EXERCISE BRIEF: Copy exactly, and only, the lines from the line containing "Is the point" through the last line of the records below, both included.

== DATA ENTRIES

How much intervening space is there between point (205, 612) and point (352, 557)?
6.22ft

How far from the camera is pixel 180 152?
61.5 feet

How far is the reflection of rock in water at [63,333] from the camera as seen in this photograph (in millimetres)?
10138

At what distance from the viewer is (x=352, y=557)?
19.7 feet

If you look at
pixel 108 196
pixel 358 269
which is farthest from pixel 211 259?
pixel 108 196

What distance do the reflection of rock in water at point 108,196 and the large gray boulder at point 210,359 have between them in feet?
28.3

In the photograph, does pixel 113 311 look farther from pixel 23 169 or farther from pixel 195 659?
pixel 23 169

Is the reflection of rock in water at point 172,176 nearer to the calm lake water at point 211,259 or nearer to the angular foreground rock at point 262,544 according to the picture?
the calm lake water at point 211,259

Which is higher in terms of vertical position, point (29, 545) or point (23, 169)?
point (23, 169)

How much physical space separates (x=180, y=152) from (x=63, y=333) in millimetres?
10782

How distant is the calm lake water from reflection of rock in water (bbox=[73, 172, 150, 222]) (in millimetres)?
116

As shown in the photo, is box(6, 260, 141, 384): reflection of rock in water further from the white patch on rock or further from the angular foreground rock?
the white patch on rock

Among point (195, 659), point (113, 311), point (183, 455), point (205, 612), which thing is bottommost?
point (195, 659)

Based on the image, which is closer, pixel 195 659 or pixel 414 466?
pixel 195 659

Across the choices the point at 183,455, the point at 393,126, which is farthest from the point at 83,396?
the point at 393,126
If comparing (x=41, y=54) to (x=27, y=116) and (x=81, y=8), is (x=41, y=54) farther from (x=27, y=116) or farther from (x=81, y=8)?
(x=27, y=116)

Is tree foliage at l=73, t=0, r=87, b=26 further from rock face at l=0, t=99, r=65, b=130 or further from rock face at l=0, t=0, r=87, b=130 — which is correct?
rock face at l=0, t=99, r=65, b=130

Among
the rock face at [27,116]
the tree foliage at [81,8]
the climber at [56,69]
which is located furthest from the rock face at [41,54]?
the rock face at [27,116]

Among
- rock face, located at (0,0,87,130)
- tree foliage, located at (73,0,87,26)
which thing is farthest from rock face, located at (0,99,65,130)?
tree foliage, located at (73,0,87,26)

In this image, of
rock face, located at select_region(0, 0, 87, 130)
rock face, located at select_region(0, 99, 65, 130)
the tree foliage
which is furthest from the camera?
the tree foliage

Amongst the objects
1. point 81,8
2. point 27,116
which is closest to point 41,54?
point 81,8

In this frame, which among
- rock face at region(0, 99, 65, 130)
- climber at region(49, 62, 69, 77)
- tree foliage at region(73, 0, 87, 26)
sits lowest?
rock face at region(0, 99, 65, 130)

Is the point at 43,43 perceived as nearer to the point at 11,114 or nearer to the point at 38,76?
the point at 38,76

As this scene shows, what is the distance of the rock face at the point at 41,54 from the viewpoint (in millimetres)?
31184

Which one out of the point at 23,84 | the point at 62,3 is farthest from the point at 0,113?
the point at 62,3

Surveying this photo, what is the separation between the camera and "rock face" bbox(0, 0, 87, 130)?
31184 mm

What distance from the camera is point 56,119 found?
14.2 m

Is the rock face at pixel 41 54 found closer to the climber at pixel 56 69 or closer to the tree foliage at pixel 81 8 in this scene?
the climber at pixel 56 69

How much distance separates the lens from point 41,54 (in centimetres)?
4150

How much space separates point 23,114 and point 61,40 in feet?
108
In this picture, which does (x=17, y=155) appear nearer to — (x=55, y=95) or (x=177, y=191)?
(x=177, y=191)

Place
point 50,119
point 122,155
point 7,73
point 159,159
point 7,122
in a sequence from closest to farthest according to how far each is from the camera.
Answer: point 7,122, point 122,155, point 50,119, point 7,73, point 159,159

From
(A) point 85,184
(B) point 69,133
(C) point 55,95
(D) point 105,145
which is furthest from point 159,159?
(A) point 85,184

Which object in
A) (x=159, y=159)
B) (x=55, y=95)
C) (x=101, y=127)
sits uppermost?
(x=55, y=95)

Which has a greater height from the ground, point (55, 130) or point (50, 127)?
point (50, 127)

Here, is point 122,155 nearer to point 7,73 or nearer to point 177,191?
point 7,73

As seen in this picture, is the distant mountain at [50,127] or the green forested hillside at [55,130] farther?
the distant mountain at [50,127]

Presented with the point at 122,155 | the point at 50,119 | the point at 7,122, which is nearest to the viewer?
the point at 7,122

====

SOLUTION FOR THIS EXERCISE:
Is the point at 43,43 perceived as nearer to the point at 11,114 or nearer to the point at 38,76?
the point at 38,76

As this scene shows, what is the distance of the rock face at the point at 41,54 from the viewpoint (in millimetres)?
31184

Which one out of the point at 23,84 | the point at 62,3 is farthest from the point at 0,113?
the point at 62,3

Surveying this photo, what is the separation between the camera and "rock face" bbox(0, 0, 87, 130)?
31184 mm

What distance from the camera is point 56,119 found?
14.2 m

Is the rock face at pixel 41 54 found closer to the climber at pixel 56 69 or closer to the tree foliage at pixel 81 8 in this scene?
the climber at pixel 56 69

How much distance separates the lens from point 41,54 (in centimetres)?
4150

How much space separates point 23,114 and point 61,40 in feet?
108
In this picture, which does (x=17, y=155) appear nearer to — (x=55, y=95) or (x=177, y=191)?
(x=177, y=191)

Place
point 50,119
point 122,155
point 7,73
point 159,159
point 7,122
in a sequence from closest to farthest according to how far each is from the camera.
Answer: point 7,122, point 122,155, point 50,119, point 7,73, point 159,159

From
(A) point 85,184
(B) point 69,133
(C) point 55,95
(D) point 105,145
which is furthest from point 159,159?
(A) point 85,184

Which object in
A) (x=159, y=159)
B) (x=55, y=95)
C) (x=101, y=127)
sits uppermost?
(x=55, y=95)

Which has a greater height from the ground, point (55, 130) or point (50, 127)?
point (50, 127)

Here, is point 122,155 nearer to point 7,73 or nearer to point 177,191?
point 7,73

As seen in this picture, is the distant mountain at [50,127] or the green forested hillside at [55,130] farther?
the distant mountain at [50,127]

Presented with the point at 122,155 | the point at 50,119 | the point at 7,122, which is nearest to the viewer?
the point at 7,122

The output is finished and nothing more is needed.